SELECTED TEXT -
____________________

Now let me tell you how much I hate steroids. I have no idea what would happen if I wasn’t taking them but they suck. I get moody. I get puffy. I am hungry but don’t have a taste. I’m in pain and my headaches are off the charts.

As I type this (September 28th) I am on the last day of 100 mg. I have one day of 50 mg and then two days of 25. I am more ready to be done with prednisone than I was for chemotherapy.

The day of the migraine was also the last day I took beta blockers. While in the midst of the morphine, the cardiologist had called too. The lady said there was nothing wrong with my heart. I was short, probably a bit rude and said “what about the PVCs and then why am I on a beta blocker?” She didn’t have anything to say and I decided to be my own advocate and stop the drugs. They called a few days later and explained the findings of the Holter Monitor, the PVCs and how my heart should rebound after chemo is finished.

Listen to your body. Ask a lot of questions. And don’t be afraid to ask for help.

When I said Goodbye

I wrote this in July of 2017. A mere three months after we lost our grandmother. I couldn’t publish it then and even now, I find it hard to hit publish. Grief is different for us all and we tend to not discuss it. This is how I feel and how I deal. ❤️

I have been quiet lately about a lot of things. I have been quite busy at the same time. I try not to talk about the things that bother me deeply as I am best at processing them internally but I can’t help but cry when I think of the hole my grandmother’s passing has left behind.

I would like to say we were close but we had been closer.  We used to talk weekly and I used to visit as often as I could but two years ago it became difficult for me and I used that as an excuse for my distance.  I know it hurt her I wasn’t calling as often as she would always say “it’s so nice to hear from you Niki.”

____________________

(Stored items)
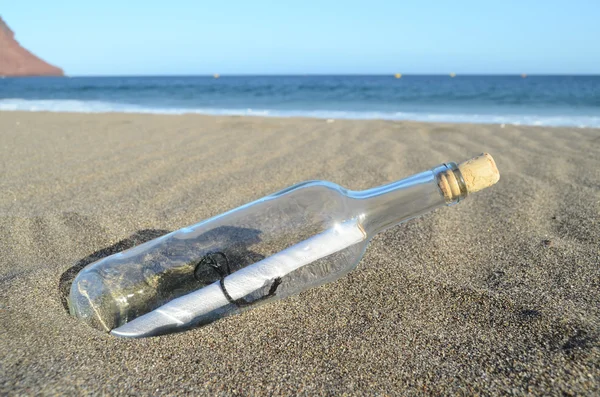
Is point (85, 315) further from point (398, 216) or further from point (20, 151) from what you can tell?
point (20, 151)

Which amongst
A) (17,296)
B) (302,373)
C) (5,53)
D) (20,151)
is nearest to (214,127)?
(20,151)

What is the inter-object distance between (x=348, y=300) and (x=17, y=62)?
76.3 metres

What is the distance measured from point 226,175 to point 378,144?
164 cm

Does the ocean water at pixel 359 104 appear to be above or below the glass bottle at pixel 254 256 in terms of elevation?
below

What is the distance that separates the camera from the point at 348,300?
137cm

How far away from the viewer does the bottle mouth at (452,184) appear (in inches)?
47.3

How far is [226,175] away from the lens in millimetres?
3035

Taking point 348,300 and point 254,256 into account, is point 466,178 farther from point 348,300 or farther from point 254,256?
point 254,256

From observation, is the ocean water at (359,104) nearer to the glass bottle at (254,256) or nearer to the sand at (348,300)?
the sand at (348,300)

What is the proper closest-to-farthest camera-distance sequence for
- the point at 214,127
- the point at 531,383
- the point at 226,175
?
the point at 531,383 → the point at 226,175 → the point at 214,127

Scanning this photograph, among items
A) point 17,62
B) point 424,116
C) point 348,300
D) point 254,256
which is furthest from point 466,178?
point 17,62

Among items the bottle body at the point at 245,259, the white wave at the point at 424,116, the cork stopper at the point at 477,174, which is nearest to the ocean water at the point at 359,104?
the white wave at the point at 424,116

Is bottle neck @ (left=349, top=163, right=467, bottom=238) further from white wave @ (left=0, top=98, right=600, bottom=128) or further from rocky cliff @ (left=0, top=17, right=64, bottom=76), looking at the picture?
rocky cliff @ (left=0, top=17, right=64, bottom=76)

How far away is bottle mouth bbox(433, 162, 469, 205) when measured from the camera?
1.20 meters
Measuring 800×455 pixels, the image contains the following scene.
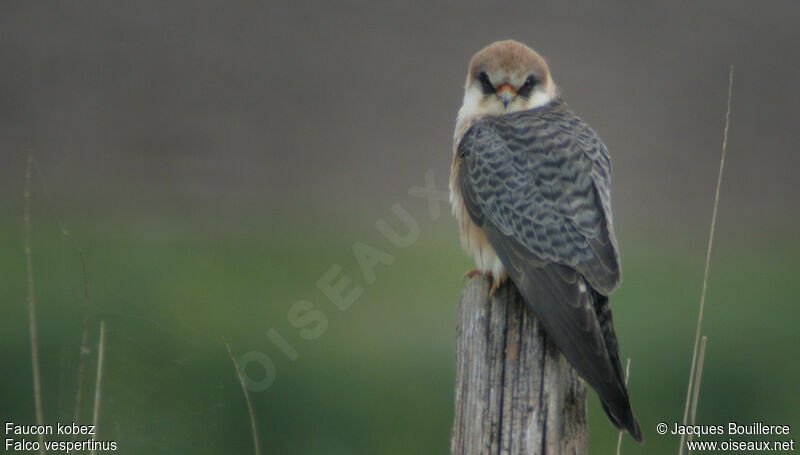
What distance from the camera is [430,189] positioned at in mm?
7262

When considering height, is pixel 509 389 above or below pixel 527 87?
below

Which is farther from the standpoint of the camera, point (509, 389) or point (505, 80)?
point (505, 80)

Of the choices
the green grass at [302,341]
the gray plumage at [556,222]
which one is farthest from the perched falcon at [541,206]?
the green grass at [302,341]

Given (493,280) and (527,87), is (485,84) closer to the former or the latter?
(527,87)

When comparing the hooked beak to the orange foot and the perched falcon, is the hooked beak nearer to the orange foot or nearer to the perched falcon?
Result: the perched falcon

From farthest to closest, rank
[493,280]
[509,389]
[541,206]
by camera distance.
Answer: [541,206]
[493,280]
[509,389]

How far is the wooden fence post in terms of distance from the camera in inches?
94.1

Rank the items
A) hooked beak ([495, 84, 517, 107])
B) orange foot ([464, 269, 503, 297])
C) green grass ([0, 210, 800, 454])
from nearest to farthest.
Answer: orange foot ([464, 269, 503, 297]), hooked beak ([495, 84, 517, 107]), green grass ([0, 210, 800, 454])

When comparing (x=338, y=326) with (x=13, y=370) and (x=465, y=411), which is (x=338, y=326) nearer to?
(x=13, y=370)

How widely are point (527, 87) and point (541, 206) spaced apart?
0.74 m

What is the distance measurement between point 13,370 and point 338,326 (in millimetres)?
1623

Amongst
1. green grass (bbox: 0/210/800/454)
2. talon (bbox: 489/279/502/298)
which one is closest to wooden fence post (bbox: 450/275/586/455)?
talon (bbox: 489/279/502/298)

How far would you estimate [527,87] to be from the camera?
3.58m

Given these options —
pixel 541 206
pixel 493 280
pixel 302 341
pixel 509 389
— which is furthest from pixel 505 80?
pixel 302 341
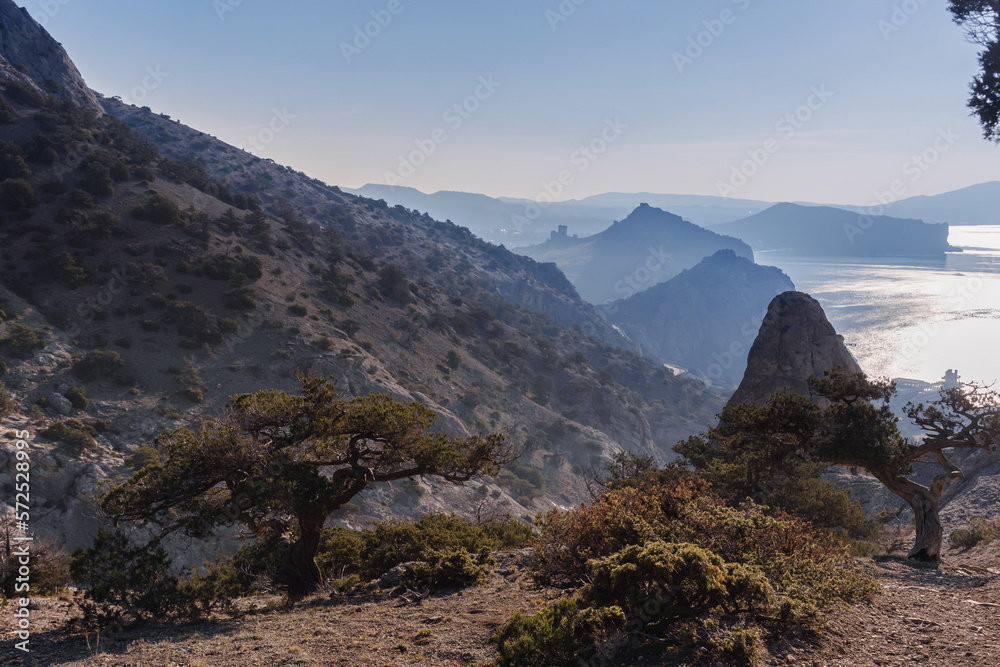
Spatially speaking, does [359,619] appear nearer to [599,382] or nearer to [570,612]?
[570,612]

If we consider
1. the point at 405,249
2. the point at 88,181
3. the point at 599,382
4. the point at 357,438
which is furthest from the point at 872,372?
the point at 88,181

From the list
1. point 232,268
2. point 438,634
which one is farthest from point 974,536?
point 232,268

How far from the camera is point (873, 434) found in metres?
14.0

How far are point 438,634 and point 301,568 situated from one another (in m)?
5.80

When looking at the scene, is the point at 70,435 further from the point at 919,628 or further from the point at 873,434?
the point at 873,434

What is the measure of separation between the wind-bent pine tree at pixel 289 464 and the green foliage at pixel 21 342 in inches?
1262

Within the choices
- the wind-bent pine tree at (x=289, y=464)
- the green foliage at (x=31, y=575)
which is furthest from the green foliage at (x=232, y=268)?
the wind-bent pine tree at (x=289, y=464)

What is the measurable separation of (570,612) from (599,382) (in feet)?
270

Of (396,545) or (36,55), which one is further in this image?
(36,55)

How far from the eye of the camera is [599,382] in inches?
3457

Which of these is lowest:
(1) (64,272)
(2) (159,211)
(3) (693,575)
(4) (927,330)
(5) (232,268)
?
(4) (927,330)

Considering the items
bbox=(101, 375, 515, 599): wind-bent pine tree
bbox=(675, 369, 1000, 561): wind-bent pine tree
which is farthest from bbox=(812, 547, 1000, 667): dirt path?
bbox=(101, 375, 515, 599): wind-bent pine tree

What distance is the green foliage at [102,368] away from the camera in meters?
36.3

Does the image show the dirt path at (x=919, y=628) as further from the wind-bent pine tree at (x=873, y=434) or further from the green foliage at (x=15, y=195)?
the green foliage at (x=15, y=195)
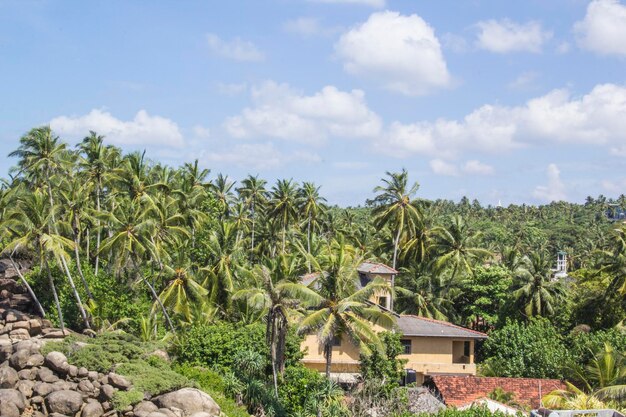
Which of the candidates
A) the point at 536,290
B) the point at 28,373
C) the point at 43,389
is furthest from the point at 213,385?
the point at 536,290

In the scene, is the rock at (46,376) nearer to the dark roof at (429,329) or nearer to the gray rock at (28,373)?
the gray rock at (28,373)

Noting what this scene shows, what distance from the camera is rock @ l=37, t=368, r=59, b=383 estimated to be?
3903 centimetres

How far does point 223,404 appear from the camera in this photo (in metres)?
36.2

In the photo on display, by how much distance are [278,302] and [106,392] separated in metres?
10.9

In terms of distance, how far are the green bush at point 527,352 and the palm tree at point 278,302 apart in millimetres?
18508

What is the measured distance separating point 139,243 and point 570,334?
111 ft

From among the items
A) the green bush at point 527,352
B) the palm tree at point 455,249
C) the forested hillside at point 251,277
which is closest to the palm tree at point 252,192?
the forested hillside at point 251,277

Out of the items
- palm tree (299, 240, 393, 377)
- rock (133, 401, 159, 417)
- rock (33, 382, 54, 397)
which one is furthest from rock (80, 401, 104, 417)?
palm tree (299, 240, 393, 377)

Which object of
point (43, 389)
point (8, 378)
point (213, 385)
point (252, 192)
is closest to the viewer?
point (43, 389)

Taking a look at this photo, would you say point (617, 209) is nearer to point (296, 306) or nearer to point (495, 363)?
point (495, 363)

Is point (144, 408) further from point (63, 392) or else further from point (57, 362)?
point (57, 362)

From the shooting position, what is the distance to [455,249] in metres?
60.5

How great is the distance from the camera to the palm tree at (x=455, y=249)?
6019cm

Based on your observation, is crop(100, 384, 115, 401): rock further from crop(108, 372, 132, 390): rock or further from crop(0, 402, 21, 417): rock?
crop(0, 402, 21, 417): rock
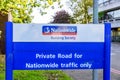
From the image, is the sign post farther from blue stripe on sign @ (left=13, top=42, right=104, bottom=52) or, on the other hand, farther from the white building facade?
the white building facade

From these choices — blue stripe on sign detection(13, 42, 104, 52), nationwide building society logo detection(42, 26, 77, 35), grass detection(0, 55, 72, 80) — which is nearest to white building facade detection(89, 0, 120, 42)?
grass detection(0, 55, 72, 80)

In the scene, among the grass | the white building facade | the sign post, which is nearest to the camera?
the sign post

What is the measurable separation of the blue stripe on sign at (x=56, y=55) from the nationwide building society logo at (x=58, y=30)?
0.57ft

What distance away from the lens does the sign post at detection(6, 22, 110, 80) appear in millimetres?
6922

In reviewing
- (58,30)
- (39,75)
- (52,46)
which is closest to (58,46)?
(52,46)

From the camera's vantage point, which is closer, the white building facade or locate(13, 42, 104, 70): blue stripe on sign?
locate(13, 42, 104, 70): blue stripe on sign

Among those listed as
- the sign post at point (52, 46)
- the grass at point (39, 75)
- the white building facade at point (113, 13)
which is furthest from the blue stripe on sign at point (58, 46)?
the white building facade at point (113, 13)

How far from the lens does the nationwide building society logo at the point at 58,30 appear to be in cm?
697

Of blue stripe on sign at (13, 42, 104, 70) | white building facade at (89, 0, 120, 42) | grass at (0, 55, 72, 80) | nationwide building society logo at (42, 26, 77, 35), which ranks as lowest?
grass at (0, 55, 72, 80)

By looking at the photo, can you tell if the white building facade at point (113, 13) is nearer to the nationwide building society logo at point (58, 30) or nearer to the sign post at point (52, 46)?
the sign post at point (52, 46)

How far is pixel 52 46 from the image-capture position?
23.0 feet

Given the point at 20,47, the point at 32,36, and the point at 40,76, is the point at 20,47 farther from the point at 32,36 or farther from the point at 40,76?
the point at 40,76

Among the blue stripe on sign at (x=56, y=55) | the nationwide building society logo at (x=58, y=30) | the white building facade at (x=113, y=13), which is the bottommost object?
the blue stripe on sign at (x=56, y=55)

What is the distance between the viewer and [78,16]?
196 feet
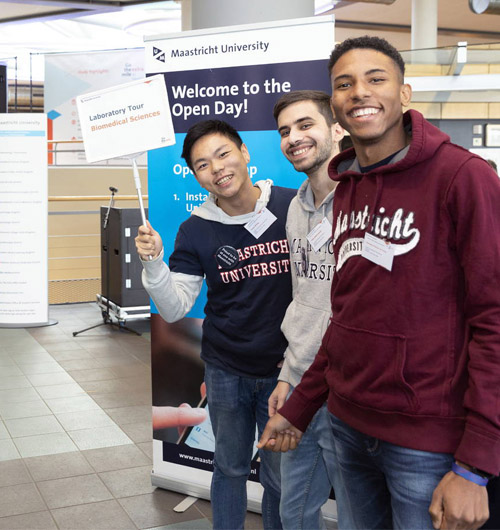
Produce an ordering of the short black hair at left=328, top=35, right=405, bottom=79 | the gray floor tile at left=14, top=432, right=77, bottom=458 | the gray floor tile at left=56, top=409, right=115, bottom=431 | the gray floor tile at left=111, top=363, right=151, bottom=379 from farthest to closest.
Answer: the gray floor tile at left=111, top=363, right=151, bottom=379 < the gray floor tile at left=56, top=409, right=115, bottom=431 < the gray floor tile at left=14, top=432, right=77, bottom=458 < the short black hair at left=328, top=35, right=405, bottom=79

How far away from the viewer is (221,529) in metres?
2.16

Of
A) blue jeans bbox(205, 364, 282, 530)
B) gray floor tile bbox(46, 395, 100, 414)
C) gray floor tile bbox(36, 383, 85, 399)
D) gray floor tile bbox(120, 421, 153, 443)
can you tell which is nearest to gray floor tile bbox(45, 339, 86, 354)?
gray floor tile bbox(36, 383, 85, 399)

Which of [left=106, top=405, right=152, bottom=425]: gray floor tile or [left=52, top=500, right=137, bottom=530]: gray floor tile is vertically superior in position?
[left=106, top=405, right=152, bottom=425]: gray floor tile

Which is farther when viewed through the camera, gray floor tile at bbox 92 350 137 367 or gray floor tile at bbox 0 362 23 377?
gray floor tile at bbox 92 350 137 367

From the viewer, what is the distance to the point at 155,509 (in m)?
2.85

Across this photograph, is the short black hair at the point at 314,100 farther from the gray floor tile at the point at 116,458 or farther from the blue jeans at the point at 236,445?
the gray floor tile at the point at 116,458

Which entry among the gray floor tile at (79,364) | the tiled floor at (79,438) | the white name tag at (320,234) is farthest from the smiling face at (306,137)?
the gray floor tile at (79,364)

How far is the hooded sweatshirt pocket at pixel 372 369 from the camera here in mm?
1125

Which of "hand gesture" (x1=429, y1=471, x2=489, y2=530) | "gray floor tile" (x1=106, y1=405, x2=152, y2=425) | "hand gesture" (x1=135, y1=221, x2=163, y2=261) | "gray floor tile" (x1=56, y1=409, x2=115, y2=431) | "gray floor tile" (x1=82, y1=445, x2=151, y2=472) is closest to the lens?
"hand gesture" (x1=429, y1=471, x2=489, y2=530)

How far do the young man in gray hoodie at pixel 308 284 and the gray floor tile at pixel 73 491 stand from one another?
4.85ft

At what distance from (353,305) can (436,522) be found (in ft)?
1.28

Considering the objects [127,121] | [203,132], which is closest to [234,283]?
[203,132]

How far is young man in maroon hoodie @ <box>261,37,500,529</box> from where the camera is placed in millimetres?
1045

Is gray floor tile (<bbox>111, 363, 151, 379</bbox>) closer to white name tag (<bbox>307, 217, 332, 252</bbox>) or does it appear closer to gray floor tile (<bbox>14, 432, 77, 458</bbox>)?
gray floor tile (<bbox>14, 432, 77, 458</bbox>)
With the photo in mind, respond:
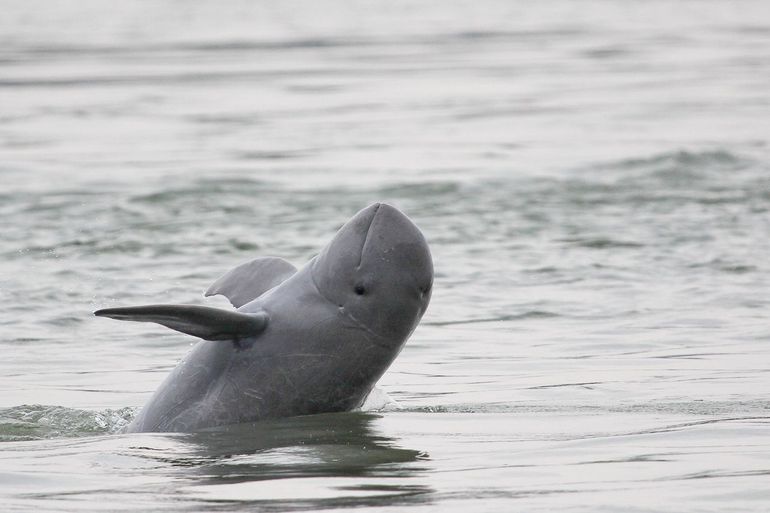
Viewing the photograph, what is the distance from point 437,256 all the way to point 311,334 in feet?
23.0

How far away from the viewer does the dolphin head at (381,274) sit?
768 centimetres

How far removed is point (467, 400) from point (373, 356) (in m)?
1.53

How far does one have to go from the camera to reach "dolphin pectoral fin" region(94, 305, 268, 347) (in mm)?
7359

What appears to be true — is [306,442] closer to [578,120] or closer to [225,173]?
[225,173]

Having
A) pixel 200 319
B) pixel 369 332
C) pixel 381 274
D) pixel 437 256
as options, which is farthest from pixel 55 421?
pixel 437 256

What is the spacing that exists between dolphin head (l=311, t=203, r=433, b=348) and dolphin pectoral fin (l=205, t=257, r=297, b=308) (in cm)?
78

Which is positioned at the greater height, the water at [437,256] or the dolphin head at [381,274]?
the dolphin head at [381,274]

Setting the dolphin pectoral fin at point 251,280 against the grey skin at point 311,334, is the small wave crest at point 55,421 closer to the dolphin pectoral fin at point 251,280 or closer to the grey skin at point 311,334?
the grey skin at point 311,334

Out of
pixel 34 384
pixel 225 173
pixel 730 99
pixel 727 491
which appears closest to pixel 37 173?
pixel 225 173

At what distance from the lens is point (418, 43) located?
134 ft

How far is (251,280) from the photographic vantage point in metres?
8.71

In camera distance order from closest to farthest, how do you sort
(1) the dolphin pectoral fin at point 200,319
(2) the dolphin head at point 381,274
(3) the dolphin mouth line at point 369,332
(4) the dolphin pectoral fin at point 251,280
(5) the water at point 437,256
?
(5) the water at point 437,256, (1) the dolphin pectoral fin at point 200,319, (2) the dolphin head at point 381,274, (3) the dolphin mouth line at point 369,332, (4) the dolphin pectoral fin at point 251,280

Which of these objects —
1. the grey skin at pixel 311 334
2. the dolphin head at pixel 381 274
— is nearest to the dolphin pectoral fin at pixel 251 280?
the grey skin at pixel 311 334

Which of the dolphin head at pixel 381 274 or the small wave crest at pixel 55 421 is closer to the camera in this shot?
the dolphin head at pixel 381 274
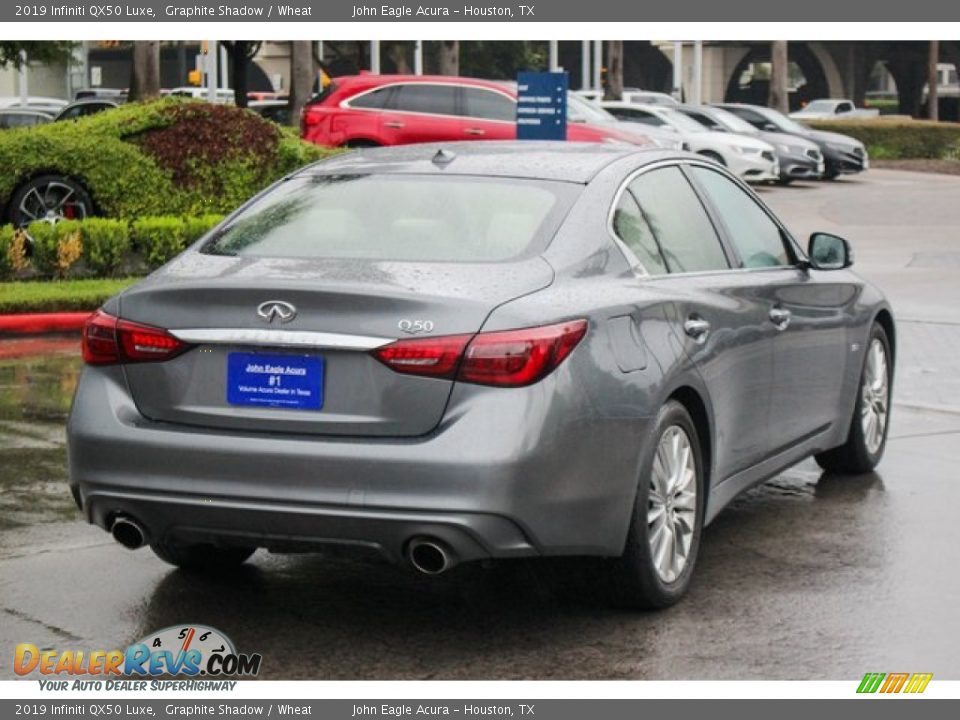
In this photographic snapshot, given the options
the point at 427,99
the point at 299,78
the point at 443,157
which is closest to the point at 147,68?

____________________

YOUR OBJECTIVE -
Continue the personal blog text about treatment and grief from the point where it ends.

EXERCISE RESPONSE -
I thought about my gramma often, especially after talking to an older customer at work.  I would call her on my lunch or after work just to let her know I was thinking about her.

It was so nice to see her face light up at Christmas with most of her grandkids and great grandkids at my aunts house. She was so excited to see my cousin’s twins.  She loved babies and reminded me often that I should have children.

I called Grams one random day in March and she sounded tired.  She admitted she wasn’t feeling well and hadn’t been for awhile.  She was 87 years old and I knew how lucky I was to still have her but at the same time I tried to prepare myself. So when I got the text from my other aunt the following Friday, I knew I had to be with her.

Gramma was so much more than my mother’s mom. She pushed me to study hard in school. She helped me study math and English with flash cards. She always encouraged me to keep trying.  She knew it wasn’t easy putting myself through college, taking out loans and working more than full time. She thought my move to Texas was irrational but she knew I was going to do it anyways.

Gramma was the person I always called on April 30th and she would always remind me that grandpa had passed on May 1st. But we both knew he went to the hospital on the 30th. This year was especially hard when there was no number to call.

Her birthday passed last month and I tried hard not to think about all the things she still wanted to do.  I’m trying hard to do them for her.  I went to get the mail yesterday, a few days after my own birthday, and realized I don’t get cards from heaven. Gramma had always sent birthday cards signed “with all my love”. And this Sunday would have been my grandfather’s birthday.

Every year since 2005, I would always call gramma on his birthday with the exception of last year as we were all together celebrating my cousin’s wedding.  I sat with gramma for a long time and finally mentioned how grandpa would have loved to know his youngest granddaughter was getting married on his birthday.

My favorite part about talking with my grandmother over the years was all the stories.  Some I would make her tell me over and over again so I would remember.

I can hear her now, “Niki, don’t cry,” but I would give anything for one more goodbye.